Nasıl bağırsak mikrobiyal florasının bileşimi bireyin mevcut ve önceki beslenme alışkanlıklarından etkileniyorsa, cilt florası da iklim koşullarına, kişisel hijyen derecesine, sebum ve terin bileşimine ve miktarına, ayrıca cilt florasına da duyarlıdır. derecelerini ve türlerini etkileyebilecek diğer birçok faktör.
Deri florası: En çok kolonize olan alanlar hangileridir?
Tipik kolonizasyon bölgeleri, sebum adı verilen yağlı bir kütle üreten yağ bezleri ve bunlarla ilişkili saç kökleridir; Ter içinde bulunan laktik asit, sodyum klorür ve antikorların antiseptik etkisi nedeniyle ter bezlerinin kolonizasyonu daha zordur.Anaeroblar kıl foliküllerinin ve yağ bezlerinin en derin bölümünü doldururken stafilokoklar ile birlikte Pitirosporum sp., en yüzeysel uzantılarına yerleşin.
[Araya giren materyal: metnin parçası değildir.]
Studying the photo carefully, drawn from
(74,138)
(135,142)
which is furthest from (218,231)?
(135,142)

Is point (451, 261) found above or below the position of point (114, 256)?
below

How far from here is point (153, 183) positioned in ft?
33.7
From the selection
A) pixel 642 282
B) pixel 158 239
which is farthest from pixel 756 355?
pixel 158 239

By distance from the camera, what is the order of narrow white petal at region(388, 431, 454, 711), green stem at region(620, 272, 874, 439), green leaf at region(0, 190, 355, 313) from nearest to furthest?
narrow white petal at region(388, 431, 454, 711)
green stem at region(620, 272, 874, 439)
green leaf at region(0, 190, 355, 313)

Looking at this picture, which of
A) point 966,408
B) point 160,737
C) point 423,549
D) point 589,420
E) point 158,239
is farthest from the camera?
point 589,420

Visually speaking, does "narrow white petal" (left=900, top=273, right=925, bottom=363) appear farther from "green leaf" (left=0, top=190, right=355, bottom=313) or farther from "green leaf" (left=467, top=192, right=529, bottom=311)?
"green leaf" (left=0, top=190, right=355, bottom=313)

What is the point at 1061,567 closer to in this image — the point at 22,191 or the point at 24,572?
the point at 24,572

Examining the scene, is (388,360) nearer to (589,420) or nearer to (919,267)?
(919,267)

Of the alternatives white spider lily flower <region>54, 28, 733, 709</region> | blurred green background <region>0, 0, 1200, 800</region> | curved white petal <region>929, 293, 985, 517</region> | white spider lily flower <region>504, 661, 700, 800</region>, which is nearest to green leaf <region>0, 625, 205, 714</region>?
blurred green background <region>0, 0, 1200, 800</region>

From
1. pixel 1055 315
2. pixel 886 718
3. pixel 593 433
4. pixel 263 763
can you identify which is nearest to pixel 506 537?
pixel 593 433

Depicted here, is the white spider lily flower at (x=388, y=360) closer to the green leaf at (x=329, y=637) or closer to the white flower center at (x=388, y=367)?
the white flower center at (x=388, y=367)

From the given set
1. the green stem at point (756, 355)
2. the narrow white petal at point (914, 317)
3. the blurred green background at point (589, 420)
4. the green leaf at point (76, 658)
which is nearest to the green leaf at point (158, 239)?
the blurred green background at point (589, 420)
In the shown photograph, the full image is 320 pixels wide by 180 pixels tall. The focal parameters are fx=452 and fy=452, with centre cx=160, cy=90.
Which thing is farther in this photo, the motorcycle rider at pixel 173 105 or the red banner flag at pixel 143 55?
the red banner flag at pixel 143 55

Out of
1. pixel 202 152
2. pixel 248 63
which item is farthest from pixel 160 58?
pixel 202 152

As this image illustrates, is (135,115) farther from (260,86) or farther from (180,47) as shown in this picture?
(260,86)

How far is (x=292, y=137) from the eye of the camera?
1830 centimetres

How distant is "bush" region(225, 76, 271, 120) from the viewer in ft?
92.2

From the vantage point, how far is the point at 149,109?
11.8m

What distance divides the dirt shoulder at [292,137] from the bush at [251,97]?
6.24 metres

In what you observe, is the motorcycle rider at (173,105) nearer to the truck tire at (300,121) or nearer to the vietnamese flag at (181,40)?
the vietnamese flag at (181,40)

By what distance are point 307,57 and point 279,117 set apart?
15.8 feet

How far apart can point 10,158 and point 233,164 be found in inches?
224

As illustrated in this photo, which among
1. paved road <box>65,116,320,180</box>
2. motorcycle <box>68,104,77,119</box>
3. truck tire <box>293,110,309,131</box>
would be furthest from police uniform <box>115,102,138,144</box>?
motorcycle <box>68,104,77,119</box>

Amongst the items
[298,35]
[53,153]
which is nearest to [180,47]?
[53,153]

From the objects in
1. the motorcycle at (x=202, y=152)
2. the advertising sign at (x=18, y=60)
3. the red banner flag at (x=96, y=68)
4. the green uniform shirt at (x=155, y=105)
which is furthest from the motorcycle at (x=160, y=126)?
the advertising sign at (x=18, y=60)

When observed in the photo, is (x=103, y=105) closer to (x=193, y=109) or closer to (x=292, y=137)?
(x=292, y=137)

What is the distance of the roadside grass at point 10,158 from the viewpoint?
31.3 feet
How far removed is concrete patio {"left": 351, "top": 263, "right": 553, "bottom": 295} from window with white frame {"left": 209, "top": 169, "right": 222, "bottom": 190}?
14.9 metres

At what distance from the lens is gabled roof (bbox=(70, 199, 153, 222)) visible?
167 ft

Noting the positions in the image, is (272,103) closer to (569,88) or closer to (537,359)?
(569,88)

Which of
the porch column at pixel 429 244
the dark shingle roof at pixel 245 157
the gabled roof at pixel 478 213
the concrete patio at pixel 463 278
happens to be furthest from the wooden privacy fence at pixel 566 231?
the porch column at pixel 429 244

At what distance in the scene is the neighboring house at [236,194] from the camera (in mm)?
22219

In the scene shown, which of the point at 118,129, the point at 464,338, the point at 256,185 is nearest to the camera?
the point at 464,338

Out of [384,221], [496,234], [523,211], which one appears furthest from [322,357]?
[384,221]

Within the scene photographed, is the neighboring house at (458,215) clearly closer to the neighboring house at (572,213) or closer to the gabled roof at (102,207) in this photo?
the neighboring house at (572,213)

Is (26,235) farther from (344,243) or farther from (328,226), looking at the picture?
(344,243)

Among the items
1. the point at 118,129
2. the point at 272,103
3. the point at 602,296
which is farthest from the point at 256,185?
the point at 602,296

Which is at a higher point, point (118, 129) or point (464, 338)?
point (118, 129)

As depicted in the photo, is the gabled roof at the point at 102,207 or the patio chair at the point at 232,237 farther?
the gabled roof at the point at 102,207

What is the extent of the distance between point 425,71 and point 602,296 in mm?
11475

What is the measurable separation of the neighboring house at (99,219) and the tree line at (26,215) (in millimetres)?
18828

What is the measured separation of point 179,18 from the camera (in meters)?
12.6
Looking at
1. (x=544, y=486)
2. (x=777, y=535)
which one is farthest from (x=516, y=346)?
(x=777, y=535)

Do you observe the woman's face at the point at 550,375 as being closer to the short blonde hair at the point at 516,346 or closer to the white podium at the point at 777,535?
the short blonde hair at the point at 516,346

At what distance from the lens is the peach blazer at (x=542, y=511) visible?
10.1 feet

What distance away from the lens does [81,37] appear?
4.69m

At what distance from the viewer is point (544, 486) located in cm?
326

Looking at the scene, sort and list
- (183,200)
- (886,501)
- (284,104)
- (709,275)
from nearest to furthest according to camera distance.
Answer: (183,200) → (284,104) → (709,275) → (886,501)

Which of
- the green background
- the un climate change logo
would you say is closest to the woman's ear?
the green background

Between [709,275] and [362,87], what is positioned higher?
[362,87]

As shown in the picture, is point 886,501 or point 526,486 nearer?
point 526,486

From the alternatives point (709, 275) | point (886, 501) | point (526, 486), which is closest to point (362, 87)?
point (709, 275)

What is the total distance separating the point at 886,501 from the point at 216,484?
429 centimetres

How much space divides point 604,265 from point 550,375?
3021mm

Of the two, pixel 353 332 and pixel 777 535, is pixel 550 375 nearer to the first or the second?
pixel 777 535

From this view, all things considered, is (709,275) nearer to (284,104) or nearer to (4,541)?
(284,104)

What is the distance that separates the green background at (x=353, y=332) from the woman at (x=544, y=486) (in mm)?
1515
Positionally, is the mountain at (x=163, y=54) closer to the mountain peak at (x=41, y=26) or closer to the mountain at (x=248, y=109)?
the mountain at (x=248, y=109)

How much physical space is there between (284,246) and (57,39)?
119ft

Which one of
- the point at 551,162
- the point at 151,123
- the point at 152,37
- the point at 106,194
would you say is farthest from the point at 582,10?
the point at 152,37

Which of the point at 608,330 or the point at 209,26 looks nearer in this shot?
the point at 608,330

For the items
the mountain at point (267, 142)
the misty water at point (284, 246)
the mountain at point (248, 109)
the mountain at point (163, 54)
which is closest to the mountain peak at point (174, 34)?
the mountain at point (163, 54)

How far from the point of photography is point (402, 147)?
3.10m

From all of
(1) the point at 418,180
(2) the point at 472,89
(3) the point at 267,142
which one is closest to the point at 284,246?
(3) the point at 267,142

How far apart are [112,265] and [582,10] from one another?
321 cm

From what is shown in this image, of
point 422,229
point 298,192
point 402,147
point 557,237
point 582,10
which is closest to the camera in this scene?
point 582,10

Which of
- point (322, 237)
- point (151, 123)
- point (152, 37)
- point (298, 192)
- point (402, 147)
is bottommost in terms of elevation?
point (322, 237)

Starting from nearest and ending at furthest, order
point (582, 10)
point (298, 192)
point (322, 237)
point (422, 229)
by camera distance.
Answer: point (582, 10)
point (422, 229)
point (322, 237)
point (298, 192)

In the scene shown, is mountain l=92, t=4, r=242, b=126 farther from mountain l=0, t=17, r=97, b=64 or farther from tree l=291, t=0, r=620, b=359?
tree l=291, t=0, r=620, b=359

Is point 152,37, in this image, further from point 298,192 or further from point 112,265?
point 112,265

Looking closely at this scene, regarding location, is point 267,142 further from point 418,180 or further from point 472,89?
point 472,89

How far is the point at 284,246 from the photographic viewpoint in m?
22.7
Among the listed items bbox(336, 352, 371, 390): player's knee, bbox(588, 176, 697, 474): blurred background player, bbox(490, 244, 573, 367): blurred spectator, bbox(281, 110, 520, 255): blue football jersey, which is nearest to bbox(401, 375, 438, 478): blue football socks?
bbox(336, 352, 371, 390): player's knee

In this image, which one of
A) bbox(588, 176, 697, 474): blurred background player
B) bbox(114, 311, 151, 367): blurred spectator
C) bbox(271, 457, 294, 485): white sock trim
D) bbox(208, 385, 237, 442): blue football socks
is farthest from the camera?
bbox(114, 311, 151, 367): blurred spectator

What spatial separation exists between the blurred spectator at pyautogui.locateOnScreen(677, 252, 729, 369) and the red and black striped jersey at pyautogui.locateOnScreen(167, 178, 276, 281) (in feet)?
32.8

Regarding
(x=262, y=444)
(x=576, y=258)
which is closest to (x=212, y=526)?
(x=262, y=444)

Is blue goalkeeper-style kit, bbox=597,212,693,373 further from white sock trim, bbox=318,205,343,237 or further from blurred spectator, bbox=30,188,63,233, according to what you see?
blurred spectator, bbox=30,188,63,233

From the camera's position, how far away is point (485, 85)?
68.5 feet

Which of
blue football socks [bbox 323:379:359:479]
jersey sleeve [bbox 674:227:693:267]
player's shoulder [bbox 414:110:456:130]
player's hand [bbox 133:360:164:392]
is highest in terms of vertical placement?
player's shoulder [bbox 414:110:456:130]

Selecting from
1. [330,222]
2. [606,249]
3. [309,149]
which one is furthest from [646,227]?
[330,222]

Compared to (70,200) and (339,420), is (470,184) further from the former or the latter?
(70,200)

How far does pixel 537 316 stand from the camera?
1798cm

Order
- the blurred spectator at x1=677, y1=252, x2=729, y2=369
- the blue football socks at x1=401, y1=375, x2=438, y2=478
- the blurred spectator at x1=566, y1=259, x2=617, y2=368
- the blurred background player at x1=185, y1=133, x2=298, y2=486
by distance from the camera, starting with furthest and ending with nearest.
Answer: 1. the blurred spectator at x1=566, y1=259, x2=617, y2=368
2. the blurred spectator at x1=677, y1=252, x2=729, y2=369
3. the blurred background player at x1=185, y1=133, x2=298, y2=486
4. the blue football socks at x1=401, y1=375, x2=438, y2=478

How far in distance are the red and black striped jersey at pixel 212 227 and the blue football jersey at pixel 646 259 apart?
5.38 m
Genel olarak konuşursak, en ıslak ve sebumdan en zengin bölgeler ile cilt deliklerine yakın alanlar mikroplar açısından daha zengindir. Bu mikroorganizmalar arasında küçük bir anaerobik Gram negatif bakteri vardır. Propionibacterium akneleri, özellikle sebum için açgözlü. Onun tarafından çalıştırılan kutanöz lipidlerin hidrolizinden dermise giren, onu tahriş eden ve aknenin temelindeki inflamatuar fenomenleri destekleyen serbest yağ asitleri ortaya çıkar.
Flora Cutanea: Vücudun diğer bölgelerine yayılabilir mi?
Ancak cilt florasının gerçek tehlikesi, bu mikropların normalde bulunmadıkları kan dolaşımına veya vücut bölgelerine ulaşma olasılığından kaynaklanmaktadır. Bu, örneğin aşağıdakilerden dolayı oluşabilir:
- Bir yara;
- Yetersiz sterilize edilmiş bir ortamda gerçekleştirilen bir ameliyat;
- Bağışıklık sisteminde geçici bir düşüş.
Bu durumlarda cildin çevresel koşullarında köklü bir değişiklik olur; örneğin nem ve nekrotik dokunun varlığı, normal cilt florasının temeli olan Gram pozitif saprofitlerin büyümesini engelleyerek Gram negatif patojenlerin çoğalmasını destekler.
: Kutanöz Flora'ya bağlı olabilirler mi?Deri lipidlerinin ve ter salgılarının metabolizması, kötü vücut kokularından sorumlu amonyak ve kısa zincirli yağ asitleri gibi maddelerin oluşumuna yol açar.
Normal cilt bakteri florasının değişmesi veya aşırı büyümesi bu nedenle bazı kişilerde tipik olan hoş olmayan kokunun temeli olabilir (bu her zaman ve sadece kötü kişisel hijyen sorunu değildir). Bu durumlarda, bakteriyostatik olarak adlandırılan, cilt bakteri florasının çoğalmasını sınırlayabilen, ancak engelleyemeyen özel deodorantlar vardır (çünkü, gördüğümüz gibi, bu özellikle patojenlerin yerleşmesini önlemede yararlıdır).